With regard to preparing to undertake negotiations between the UK and EU on a wide-ranging FTA that will be the key contributing factor to the economic health of both parties for many years to come - your starter for 10 was:
Try me.
US: We want to keep your fishing boats out of our waters.
EU: then we won't buy your fish.
No Vic - it is not a game of noughts and crosses - where you toss a coin to see who goes first
Whilst the policy on fishing has importance as a 'card' - waaay before you have that interaction the UK team will be establishing their target Ideal, Realistic and Fallback positions at the 'macro levels'. Just as important our team will be establishing those of the EU and how these can be accommodated alongside ours and where these clash.
The EU have indicated what they seek - Van Leyden's recent emphasis on the 'absolute' requirements of equality of a level playing field and UK adherence to regulations amply suggest what they want and what they fear.
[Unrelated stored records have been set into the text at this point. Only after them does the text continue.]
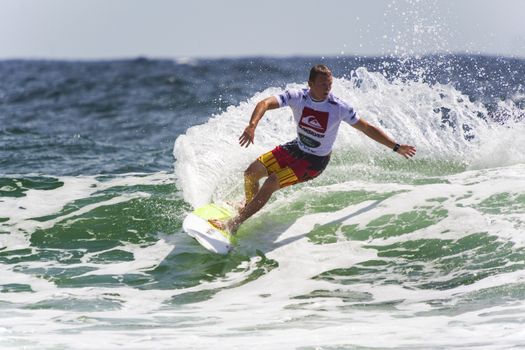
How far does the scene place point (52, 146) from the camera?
58.5 ft

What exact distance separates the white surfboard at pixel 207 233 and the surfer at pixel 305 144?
10 cm

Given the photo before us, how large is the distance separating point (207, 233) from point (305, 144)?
4.94 feet

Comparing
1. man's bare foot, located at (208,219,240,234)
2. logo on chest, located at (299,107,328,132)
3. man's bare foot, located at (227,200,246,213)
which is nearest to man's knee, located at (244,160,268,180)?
man's bare foot, located at (227,200,246,213)

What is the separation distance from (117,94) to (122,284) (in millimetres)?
27166

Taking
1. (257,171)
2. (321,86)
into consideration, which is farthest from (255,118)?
(257,171)

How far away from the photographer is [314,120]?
28.9 feet

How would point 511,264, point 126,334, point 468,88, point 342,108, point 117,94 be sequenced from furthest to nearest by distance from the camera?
point 117,94, point 468,88, point 342,108, point 511,264, point 126,334

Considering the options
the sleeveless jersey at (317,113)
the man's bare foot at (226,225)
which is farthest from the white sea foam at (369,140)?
the sleeveless jersey at (317,113)

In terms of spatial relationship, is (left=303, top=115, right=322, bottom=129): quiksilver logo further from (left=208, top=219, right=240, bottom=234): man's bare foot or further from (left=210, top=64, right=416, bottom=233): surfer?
(left=208, top=219, right=240, bottom=234): man's bare foot

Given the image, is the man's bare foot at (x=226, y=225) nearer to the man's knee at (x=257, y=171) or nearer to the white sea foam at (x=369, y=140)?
the man's knee at (x=257, y=171)

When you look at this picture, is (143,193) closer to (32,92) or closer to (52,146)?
(52,146)

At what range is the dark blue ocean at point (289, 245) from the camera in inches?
255

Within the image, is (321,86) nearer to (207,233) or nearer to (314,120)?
(314,120)

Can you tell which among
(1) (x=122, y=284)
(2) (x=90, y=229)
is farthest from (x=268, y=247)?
(2) (x=90, y=229)
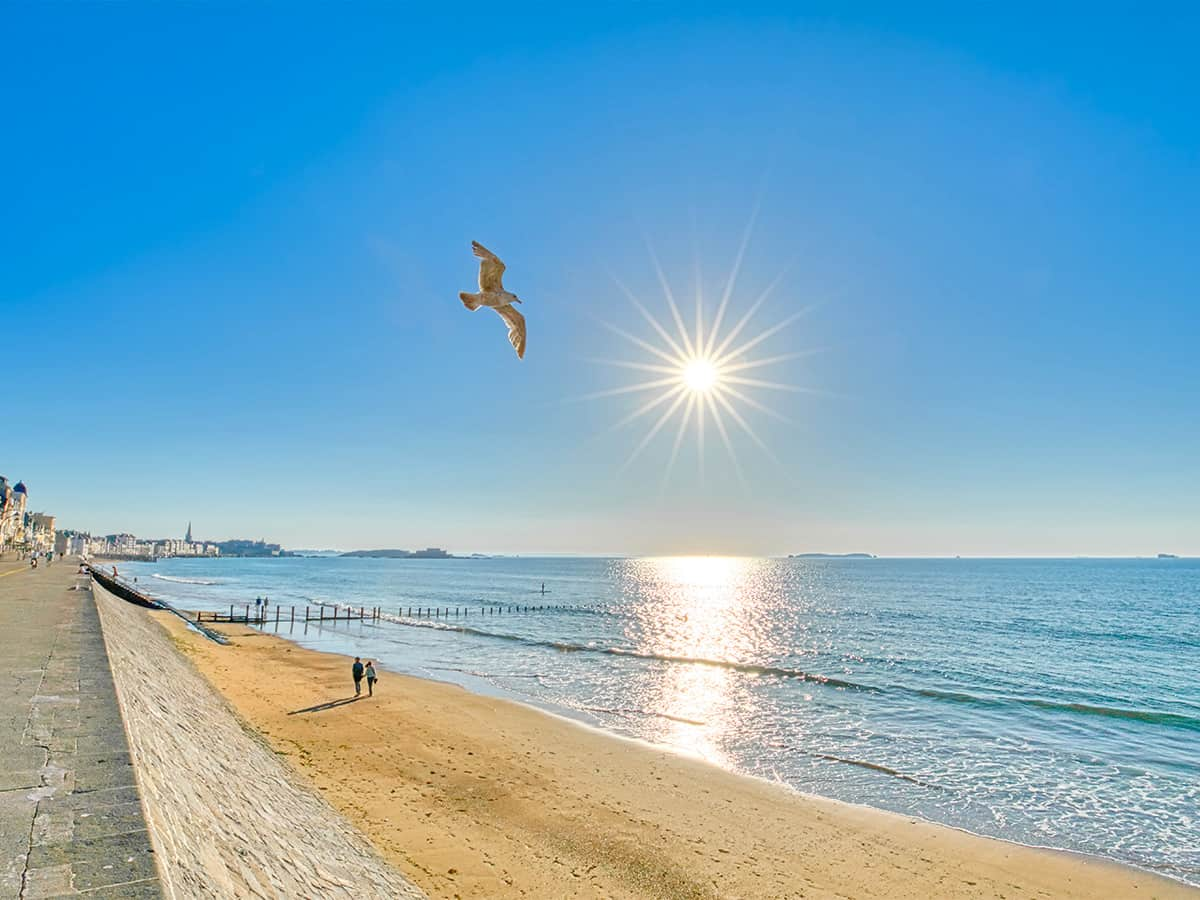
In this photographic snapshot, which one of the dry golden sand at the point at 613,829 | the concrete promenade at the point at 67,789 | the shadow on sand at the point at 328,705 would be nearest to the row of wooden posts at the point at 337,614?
the shadow on sand at the point at 328,705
Her comments on the need for more and more extensions - during which the UK will have to comply/adhere to EU regulations - also indicate their preferred approach to the management of the next stages - to give nothing of substance away and to agree longer and longer extensions.
It is from this strategic planning - which should have been commenced in the weeks after June 2016 - that the shape of Johnson's Brexit and any 'genuine red-lines' will emerge.
Frankly, we are already > 3 years behind the EU and such planning will hardly have started yet as Johnson could not be in a position to implement a genuine negotiation strategy until a Westminster majority was secured - he and his team have had all their focus and energy diverted on dealing with the EU proxies such as Grieve, Soubry and Benn.
So we start from a weaker position anyway and that is made worse by > 3 years of delay in properly planning negotiations and even worse still by the presence of a WA that has been largely drafted by a docile UK team at the EU's direction. Only the ruinous unfettered backstop has been removed - and thank the fuck for that as that utterly poisonous arrangement totally destroyed any future negotiating position of the UKs.
I have mentioned that there are some signs that the UK is starting to involve professionals in the design and management of its negotiations - the hard-stop on the timetable was a clear example of that and we see from the EU reaction how that is thoroughly irritating to them. They want control, full control and anything that impacts their having control is anathema to them. This is why May's deal was so perfect for the EU and so ruinous for the UK - unfortunately there is still a lot of May's surrender clauses within the WA.
But the hard-stop is only of benefit if there is other planning in-hand to ensure that we have our Ideal, Realistic and Fallback positions properly defined at both the macro level - e.g. a clearly defined future economic model that determines our position on regulations and at the individual workstream level - e.g. our stance on fishing.
The EU have started to refer again to the risk of a No-Deal outcome - and this is important because it is something, one of the only things, that they are genuinely concerned about. Their concerns are not just because of the initial disruption - but also what it may lead to as a major economy, newly independent of their regulations and taking an economic hit as a result, needs to take dramatic/forceful actions to support recovery.
Without any 'need' to shift their position(s) the EU would happily just sit and let the clock click on for years to come - therefore it follows that we need to assess what are the few factors that would 'make them shift' - and something that has been an utterly obvious truism for > 3 years is:
"We will not see movement from the EU unless and until they face the prospect of a viable walk-away option and the political will to use it."
The key aspects are
viable and
political will. The EU did not face these under the May premiership and would not have expected to face them at all - the recent GE outcomes changes this and without such a 'fallback' at the macro level - then the rest is just unfounded hubris
No Vic - it is not a game of noughts and crosses like you seem to think - nor a situation of bartering at a market stall. We start from a position of the weaker partner - made much weaker by the incompetence of May/Robbins and the passage of so much time without effective preparations for a (even a partial) No-deal outcone.
You do not start these negotiations by chatting shit about fish.